指示
下の一覧のうち、「What measure of」を含む行から「1369 millimetres」を含む行までを、両端の行も含めて一字も変えずに書き写すこと。

与えられた情報
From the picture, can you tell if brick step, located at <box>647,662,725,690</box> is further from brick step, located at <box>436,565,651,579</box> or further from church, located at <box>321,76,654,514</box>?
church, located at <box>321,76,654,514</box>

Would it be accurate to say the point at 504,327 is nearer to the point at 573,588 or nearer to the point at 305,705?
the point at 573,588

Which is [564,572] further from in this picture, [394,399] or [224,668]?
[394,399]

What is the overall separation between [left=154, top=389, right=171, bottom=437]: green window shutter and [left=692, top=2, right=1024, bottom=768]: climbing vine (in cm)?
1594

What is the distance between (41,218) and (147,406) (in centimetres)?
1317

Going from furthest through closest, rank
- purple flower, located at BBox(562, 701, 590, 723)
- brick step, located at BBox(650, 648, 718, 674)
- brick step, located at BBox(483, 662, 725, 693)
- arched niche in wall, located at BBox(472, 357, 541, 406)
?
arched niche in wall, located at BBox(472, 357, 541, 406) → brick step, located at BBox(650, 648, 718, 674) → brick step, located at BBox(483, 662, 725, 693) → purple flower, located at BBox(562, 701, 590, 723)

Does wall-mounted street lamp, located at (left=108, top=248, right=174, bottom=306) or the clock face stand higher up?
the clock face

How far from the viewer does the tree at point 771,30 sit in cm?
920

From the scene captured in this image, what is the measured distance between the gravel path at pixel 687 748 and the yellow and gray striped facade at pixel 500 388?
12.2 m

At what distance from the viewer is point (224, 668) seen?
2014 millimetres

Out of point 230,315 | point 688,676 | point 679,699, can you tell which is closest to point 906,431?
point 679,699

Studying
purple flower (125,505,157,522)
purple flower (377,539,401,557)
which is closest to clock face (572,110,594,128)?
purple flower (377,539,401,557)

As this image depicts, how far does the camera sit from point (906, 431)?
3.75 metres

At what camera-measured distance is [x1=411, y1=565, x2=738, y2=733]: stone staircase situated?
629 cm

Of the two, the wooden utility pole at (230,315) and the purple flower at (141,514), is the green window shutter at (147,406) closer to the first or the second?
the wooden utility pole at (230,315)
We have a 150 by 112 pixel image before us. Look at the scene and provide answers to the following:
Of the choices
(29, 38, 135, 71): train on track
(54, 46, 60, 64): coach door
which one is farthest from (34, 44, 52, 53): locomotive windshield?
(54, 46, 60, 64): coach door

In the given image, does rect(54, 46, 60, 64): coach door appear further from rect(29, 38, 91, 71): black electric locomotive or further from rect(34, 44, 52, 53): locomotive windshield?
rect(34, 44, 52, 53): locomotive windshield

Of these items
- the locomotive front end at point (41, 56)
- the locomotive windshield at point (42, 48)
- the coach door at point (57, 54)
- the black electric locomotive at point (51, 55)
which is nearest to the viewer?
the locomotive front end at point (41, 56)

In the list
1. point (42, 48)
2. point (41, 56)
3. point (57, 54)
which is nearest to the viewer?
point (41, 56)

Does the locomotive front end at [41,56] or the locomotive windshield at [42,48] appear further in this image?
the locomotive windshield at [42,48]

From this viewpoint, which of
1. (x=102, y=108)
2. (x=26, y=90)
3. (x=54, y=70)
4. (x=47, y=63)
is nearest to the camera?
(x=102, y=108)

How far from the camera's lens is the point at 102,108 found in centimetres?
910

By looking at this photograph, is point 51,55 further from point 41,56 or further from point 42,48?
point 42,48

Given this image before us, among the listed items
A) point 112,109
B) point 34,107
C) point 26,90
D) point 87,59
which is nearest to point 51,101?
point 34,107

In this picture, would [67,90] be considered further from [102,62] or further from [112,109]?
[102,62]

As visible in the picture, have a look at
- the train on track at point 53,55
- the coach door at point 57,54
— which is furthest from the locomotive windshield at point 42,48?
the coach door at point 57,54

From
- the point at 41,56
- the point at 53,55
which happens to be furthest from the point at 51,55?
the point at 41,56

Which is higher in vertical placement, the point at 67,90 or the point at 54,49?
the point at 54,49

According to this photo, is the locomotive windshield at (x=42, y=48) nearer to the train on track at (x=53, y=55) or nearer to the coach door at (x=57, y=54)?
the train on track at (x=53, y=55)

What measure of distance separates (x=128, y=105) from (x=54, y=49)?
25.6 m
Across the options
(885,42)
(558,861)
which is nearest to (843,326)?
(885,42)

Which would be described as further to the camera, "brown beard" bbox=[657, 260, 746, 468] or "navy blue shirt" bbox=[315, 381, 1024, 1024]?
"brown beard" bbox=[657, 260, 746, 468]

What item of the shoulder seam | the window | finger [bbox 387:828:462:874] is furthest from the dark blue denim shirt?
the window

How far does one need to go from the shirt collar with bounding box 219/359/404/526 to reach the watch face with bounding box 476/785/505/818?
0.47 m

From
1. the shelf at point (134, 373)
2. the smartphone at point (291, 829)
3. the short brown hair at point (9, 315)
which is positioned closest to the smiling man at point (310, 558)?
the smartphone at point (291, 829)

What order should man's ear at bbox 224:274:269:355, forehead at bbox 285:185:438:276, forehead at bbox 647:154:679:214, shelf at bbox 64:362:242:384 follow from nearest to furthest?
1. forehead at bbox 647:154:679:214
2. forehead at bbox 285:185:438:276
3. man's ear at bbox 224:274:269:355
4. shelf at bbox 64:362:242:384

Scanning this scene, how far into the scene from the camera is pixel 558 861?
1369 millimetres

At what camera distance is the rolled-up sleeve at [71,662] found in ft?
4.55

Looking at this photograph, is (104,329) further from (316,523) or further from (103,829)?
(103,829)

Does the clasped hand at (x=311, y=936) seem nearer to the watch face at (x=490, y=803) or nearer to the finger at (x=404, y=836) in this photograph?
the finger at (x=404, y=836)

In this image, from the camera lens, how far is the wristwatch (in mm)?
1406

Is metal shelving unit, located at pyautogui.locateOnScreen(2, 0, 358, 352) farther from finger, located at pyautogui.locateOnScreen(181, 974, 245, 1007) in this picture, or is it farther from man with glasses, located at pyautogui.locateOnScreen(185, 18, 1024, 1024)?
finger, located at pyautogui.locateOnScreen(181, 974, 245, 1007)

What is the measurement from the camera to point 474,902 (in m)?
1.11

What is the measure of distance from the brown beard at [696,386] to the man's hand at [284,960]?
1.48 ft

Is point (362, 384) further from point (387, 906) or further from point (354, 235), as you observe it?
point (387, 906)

作業結果
What measure of distance separates (x=128, y=105) from (x=54, y=49)?
25.6 m
Across the options
(885,42)
(558,861)
which is nearest to (843,326)?
(885,42)

Which would be described as further to the camera, "brown beard" bbox=[657, 260, 746, 468] or "navy blue shirt" bbox=[315, 381, 1024, 1024]?
"brown beard" bbox=[657, 260, 746, 468]

What item of the shoulder seam | the window | finger [bbox 387:828:462:874] is furthest from the dark blue denim shirt?
the window

How far does one need to go from the shirt collar with bounding box 219/359/404/526 to reach the watch face with bounding box 476/785/505/818?
0.47 m

From
1. the shelf at point (134, 373)
2. the smartphone at point (291, 829)
3. the short brown hair at point (9, 315)
which is positioned closest to the smiling man at point (310, 558)?
the smartphone at point (291, 829)

What order should man's ear at bbox 224:274:269:355, forehead at bbox 285:185:438:276, forehead at bbox 647:154:679:214, shelf at bbox 64:362:242:384 follow from nearest to furthest?
1. forehead at bbox 647:154:679:214
2. forehead at bbox 285:185:438:276
3. man's ear at bbox 224:274:269:355
4. shelf at bbox 64:362:242:384

Scanning this scene, how far into the scene from the camera is pixel 558 861?
1369 millimetres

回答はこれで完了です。